Da aber mit einer Abmahnung ein Unterlassungsanspruch geltend gemacht wird, wäre bei einer solchen negativen Feststellungsklage der Streitwert um ein Vielfaches höher als bei einer einfachen Zahlungsklage. Die Folge: klärt der Anschlussinhaber im Rahmen der negativen Feststellungsklage den Sachverhalt auf, was er ja schon deswegen tun muss, um mit der Klage erfolgreich zu sein – dann erhält der Rechteinhaber zwar die gewünschte Sachverhaltsaufklärung, aber zu deutlich höheren Kosten (namentlich im Bereich mehrerer tausend Euro). Das wird so nicht gewollt sein.

Letztlich wäre also die Annahme einer Antwortpflicht bei einer unbegründeten Filesharing-Abmahnung in jeder Hinsicht kontraproduktiv.

Wird umgekehrt das Bestehen einer Antwortpflicht verneint, so hätte dies zur Folge, dass ein unberechtigt abgemahnter Anschlussinhaber die Abmahnung im wahrsten Sinne des Wortes in den Papierkorb werfen könnte. Zwar trägt er – wenn er nicht freiwillig auf die Abmahnung antwortet – das Risiko, dass er sich irgendwann in einem gerichtlichen Verfahren zu dem Sachverhalt äußern muss oder dass er gar gegen eine ihm gegenüber erlassene einstweilige Verfügung vorgehen müsste. Aber: Sofern er dann den wahren Täter benennt, ist dieses Vorgehen am Ende für den Anschlussinhaber nahezu risikolos.

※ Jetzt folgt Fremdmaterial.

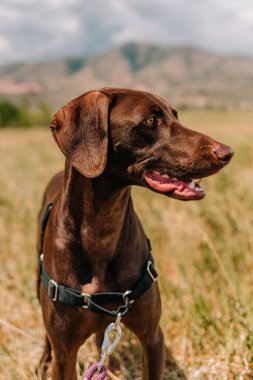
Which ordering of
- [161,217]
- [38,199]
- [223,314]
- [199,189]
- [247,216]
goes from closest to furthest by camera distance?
[199,189] < [223,314] < [247,216] < [161,217] < [38,199]

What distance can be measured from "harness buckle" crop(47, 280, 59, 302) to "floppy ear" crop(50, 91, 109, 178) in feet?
2.45

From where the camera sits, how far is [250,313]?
3.02 meters

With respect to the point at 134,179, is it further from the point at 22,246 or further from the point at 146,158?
the point at 22,246

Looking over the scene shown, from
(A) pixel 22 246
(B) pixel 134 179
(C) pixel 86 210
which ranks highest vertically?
(B) pixel 134 179

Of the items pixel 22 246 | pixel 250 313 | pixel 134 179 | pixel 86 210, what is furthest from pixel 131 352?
pixel 22 246

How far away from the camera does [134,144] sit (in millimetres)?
2506

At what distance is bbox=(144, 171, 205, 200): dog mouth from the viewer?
7.95 feet

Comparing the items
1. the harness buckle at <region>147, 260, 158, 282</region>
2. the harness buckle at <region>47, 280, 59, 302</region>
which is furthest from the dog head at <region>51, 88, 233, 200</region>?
the harness buckle at <region>47, 280, 59, 302</region>

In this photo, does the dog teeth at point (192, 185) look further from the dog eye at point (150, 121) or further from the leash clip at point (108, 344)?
the leash clip at point (108, 344)

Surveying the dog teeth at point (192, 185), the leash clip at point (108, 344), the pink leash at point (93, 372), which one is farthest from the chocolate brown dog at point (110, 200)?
the pink leash at point (93, 372)

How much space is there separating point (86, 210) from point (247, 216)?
270 cm

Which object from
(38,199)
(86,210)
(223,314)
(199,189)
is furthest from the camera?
(38,199)

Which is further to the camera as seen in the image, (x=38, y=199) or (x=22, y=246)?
(x=38, y=199)

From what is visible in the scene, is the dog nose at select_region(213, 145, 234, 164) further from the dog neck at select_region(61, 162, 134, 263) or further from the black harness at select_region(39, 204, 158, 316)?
the black harness at select_region(39, 204, 158, 316)
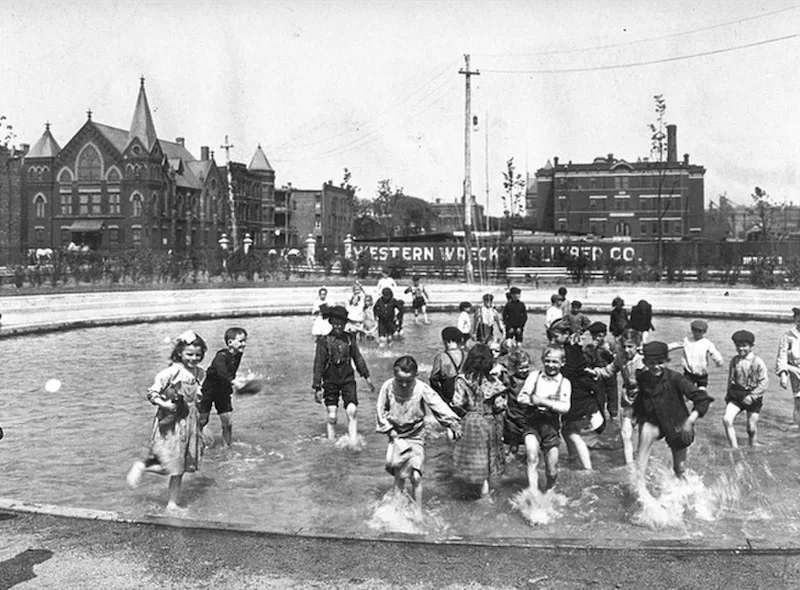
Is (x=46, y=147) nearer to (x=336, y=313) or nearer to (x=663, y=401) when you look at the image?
(x=336, y=313)

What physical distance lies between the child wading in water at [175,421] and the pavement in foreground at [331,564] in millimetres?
703

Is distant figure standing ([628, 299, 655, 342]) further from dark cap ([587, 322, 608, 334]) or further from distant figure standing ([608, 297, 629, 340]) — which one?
dark cap ([587, 322, 608, 334])

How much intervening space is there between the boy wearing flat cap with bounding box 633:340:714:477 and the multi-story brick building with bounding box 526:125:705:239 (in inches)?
3145

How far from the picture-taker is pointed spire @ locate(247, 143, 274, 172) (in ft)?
337

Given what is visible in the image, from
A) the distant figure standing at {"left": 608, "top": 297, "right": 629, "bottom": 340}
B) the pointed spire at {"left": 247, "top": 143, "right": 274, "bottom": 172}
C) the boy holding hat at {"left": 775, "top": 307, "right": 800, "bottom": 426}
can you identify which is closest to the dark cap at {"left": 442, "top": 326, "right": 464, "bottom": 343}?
the boy holding hat at {"left": 775, "top": 307, "right": 800, "bottom": 426}

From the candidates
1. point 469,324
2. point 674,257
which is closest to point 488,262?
point 674,257

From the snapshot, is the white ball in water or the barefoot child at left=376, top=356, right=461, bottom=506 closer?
the barefoot child at left=376, top=356, right=461, bottom=506

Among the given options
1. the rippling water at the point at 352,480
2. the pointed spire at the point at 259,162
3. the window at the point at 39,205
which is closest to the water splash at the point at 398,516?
the rippling water at the point at 352,480

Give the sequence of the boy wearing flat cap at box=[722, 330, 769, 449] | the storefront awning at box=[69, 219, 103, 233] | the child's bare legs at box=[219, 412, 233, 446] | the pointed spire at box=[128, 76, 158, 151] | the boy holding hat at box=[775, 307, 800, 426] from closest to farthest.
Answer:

Im Übrigen muss an dieser Stelle auch betont werden, dass die Ablehnung einer Antwortpflicht bei einer unberechtigten Abmahnung keine erkennbaren Nachteile für den Rechteinhaber bietet. Sofern der Rechteinhaber eine Abmahnung aussprechen lassen will, muss er so oder so gegenüber dem eigenen Rechtsanwalt in Vorleistung gehen und die Kosten der Abmahnung erst einmal selbst tragen. Ob er diese am Ende beim Anschlussinhaber erfolgreich durchsetzen kann und ob er zusätzlich Schadenersatz beanspruchen kann, ist in jedem Fall eine Frage danach, ob der Anschlussinhaber haftet oder nicht und damit ein Risiko, dass der Rechteinhaber von Anfang an kennt und zu tragen bereit ist.

Auch bleibt jedem Rechteinhaber die Möglichkeit, bei Nennung des wahren Täters gegen diesen vorzugehen. Insoweit müssen Rechteinhaber sich dann eben überlegen, ob – wie bisher – Abmahnangelegenheiten tatsächlich eine Bearbeitungsdauer von mehreren Jahren rechtfertigen oder ob es nicht sinnvoll wäre, Ansprüche zukünftig nötigenfalls deutlich schneller auch gerichtlich geltend zu machen, um einem „Verschwinden“ des wahren Täters zuvorzukommen.